The end of the 20th century

It is important to mention the year 1972, marked by the retirement of the CNRS research director, Alfred Kastler. Since he continued to frequent the laboratory regularly—and considering the “inseparability” of the two heads—this change did not alter daily life in any way. Perhaps, as noted in the activity reports that followed, there was a clearer emphasis on structuring into teams.
A significant date was 1984. Indeed, in the autumn of 1983, we found Alfred Kastler very fatigued by worsening heart failure, which was considered inoperable given his age. He then retired to Bandol, at the home of his eldest son, Daniel (a professor of theoretical physics at the University of Marseille-Luminy). He passed away there on January 7, 1984. A year later, a symposium was jointly organized by the ENS and the CNRS (the M.P.B. department – Basic Mathematics and Physics – then headed by Jean-Claude Lehmann). The event gathered around one hundred scientists from around the world whose work had been connected to that of Alfred Kastler, on January 9, 10, and 11, 1985. The Prime Minister at the time, Laurent Fabius, personally attended the solemn closing session held on the morning of Saturday, January 12, in the grand amphitheater of the Sorbonne, in the presence of several hundred students.
However, what also made 1984 an important turning point for the Laboratory was the retirement of its director, Professor Jean Brossel. The structure lost both of its founding fathers that same year. Jacques Dupont-Roc bravely took over the direction of what was still the Hertzian Spectroscopy Laboratory of the ENS. Among the small changes that occurred due to this succession, a laboratory council was established following CNRS regulations, which had not existed before. Nevertheless, the structure maintained its vitality and its potential for branching out and renewal.
In 1986, Jean-Claude Lehmann left for research at Saint-Gobain (after his time as head of the M.P.B. department). His disciple, Jacques Vigué, replaced him as head of the Reactive Collisions team until his move to Toulouse with Bertrand Girard in 1990 and 1991. Gérard Gouédard joined the University of Cergy-Pontoise (Michel Broyer had already moved to Lyon shortly after his thesis). Michèle Glass remained the only one in the laboratory interested in molecules. She would, in turn, branch out at the end of the 1990s to take over the Jussieu collision laboratory on the fifth floor of Tower 12.
In 1987, the majority of the Light Diffusion teams branched off to form a new laboratory of statistical physics under the direction of Pierre Lallemand, with Jacques Meunier and Dominique Langevin. At the same time, Anne-Marie Cazabat joined Pierre-Gilles de Gennes’ laboratory at the Collège de France, while Claire Lhuillier moved to the Liquid Physics Laboratory at Jussieu, of which she would become the director a few years later.
In contrast, three new teams were created during the same period:
– The Nonlinear Optics team with Gilbert Grynberg, who returned from the Quantum Optics Laboratory at the École Polytechnique (Palaiseau) in 1983. Unfortunately, Gilbert was struck by the growth of a tumor that led to blindness, a battle he fought with extraordinary courage before passing away in 2003.
– The Dynamics of Coulomb Systems team with Jean-Claude Gay and Dominique Delande, established the same year, but whose development was hindered by the illness and eventual passing of Jean-Claude Gay in 1992.
– The Quantum Optics team with Claude Fabre and Elisabeth Giacobino. Established in 1986, it played with Heisenberg’s uncertainty principle to reduce the quantum noise of photons, eventually creating twin photons… The significance and variety of new themes emerging in this research area quickly led to its division into two distinct groups.
One clear observation from this entire history is that the evolution of research themes over the past twenty years had led to a drastic reduction in the use of radio frequencies. Lasers now provide electromagnetic waves as coherent as radio waves in the 1950s and offer the same potential for applications. This was one of the reasons Jacques Dupont-Roc prepared for the laboratory’s name change, which became the Kastler Brossel Laboratory on January 1, 1994.
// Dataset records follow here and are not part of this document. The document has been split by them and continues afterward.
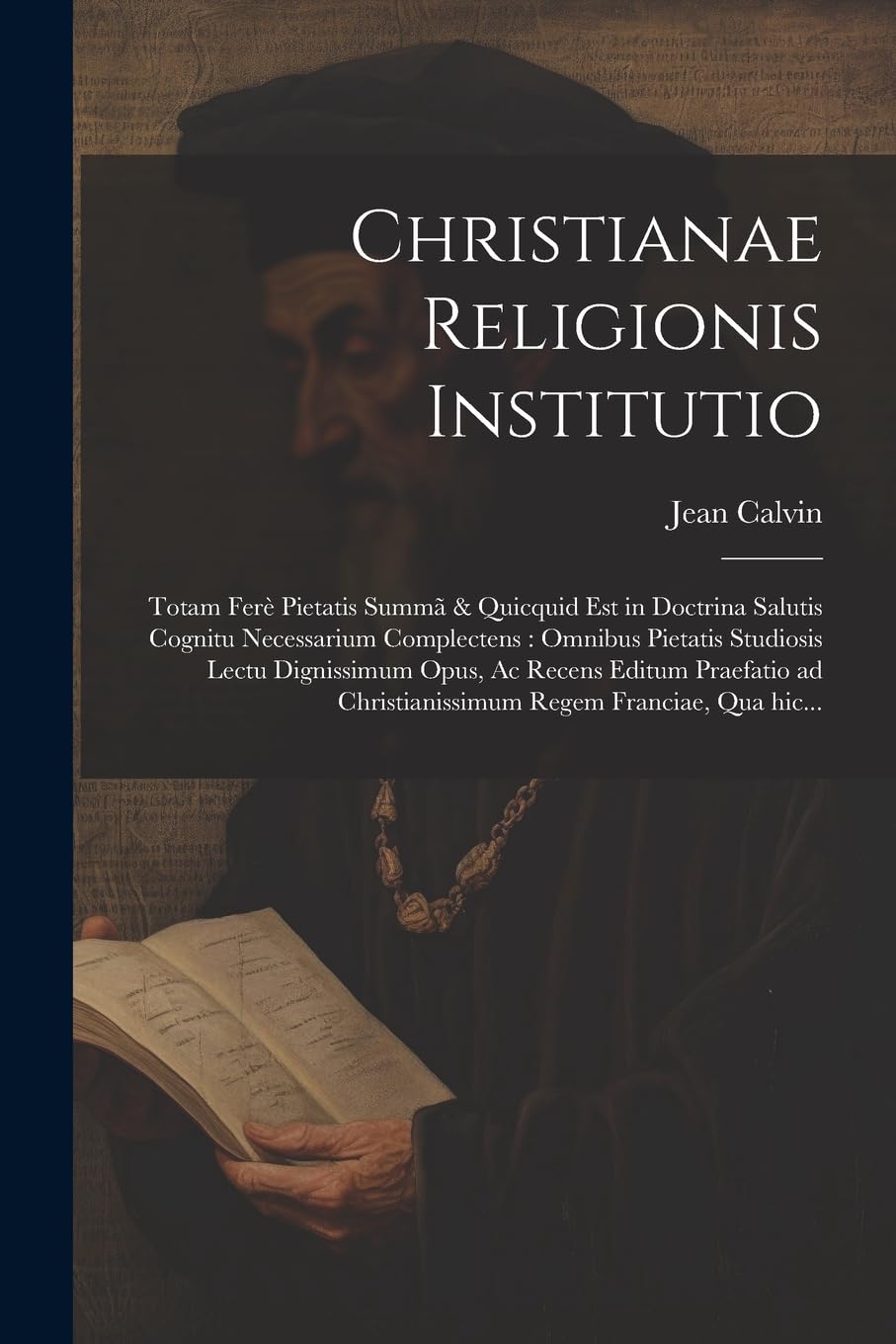 Christianae religionis institutio: Totam ferè pietatis summã & quicquid est in doctrina salutis cognitu necessarium complectens: omnibus pietatis stud Politics & History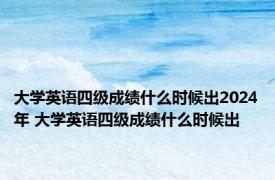 大学英语四级成绩什么时候出2024年 大学英语四级成绩什么时候出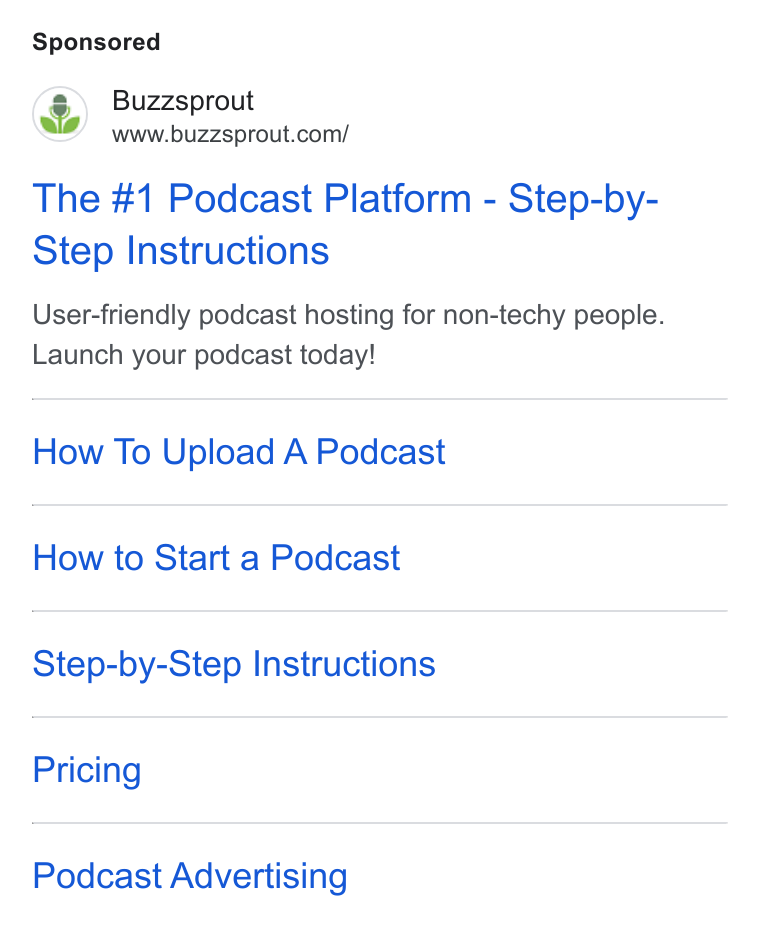 Buzzsprout ad on Google Ads: The #1 Podcast Platform - Step-by- Step Instructions User-friendly podcast hosting for non-techy people. Launch your podcast today! How To Upload A Podcast How to Start a Podcast Step-by-Step Instructions Pricing Podcast Advertising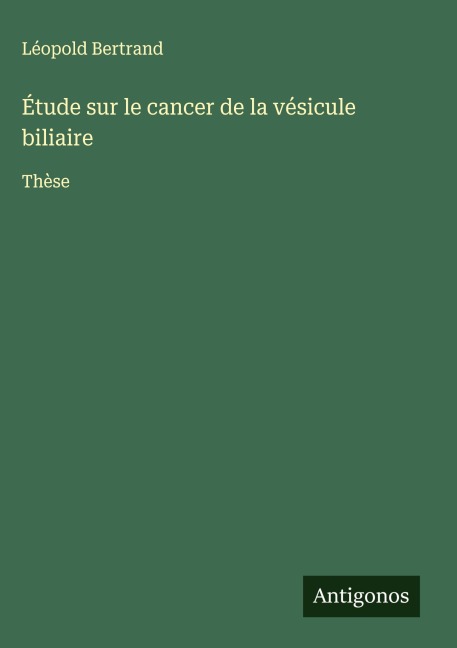 Étude sur le cancer de la vésicule biliaire - Léopold Bertrand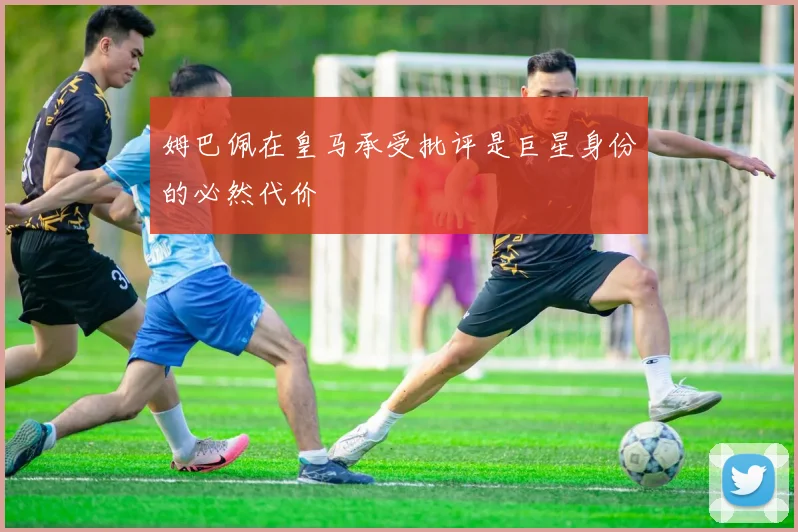 姆巴佩在皇马承受批评是巨星身份的必然代价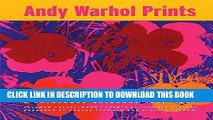 [PDF] Andy Warhol Prints: A Catalogue RaisonnÃ© 1962-1987 Popular Online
It was noted that the laboratory was open to welcoming women. This was emphatically confirmed by the appointment of the next two directors: Michèle Leduc and then Elisabeth Giacobino. The latter passed the baton to Franck Laloë when she became director of the S.P.M. – Physical and Mathematical Sciences – department of the CNRS in 2001.
We will not elaborate on the last fifteen to twenty years in as much detail. Indeed, those more recent years can still be considered not entirely part of the past. Their history will have to be written in turn a little later. We will conclude with the most important event of the last decade: the awarding of the Nobel Prize to Claude Cohen-Tannoudji in 1997, thirty-one years after Alfred Kastler. The dressed atom has demonstrated its power by allowing the calculation of subtle effects that slow atoms down, cool them to extremely low temperatures (a millionth of a degree), enable them to be manipulated in various ways, and truly trap them in light traps. This story is just beginning.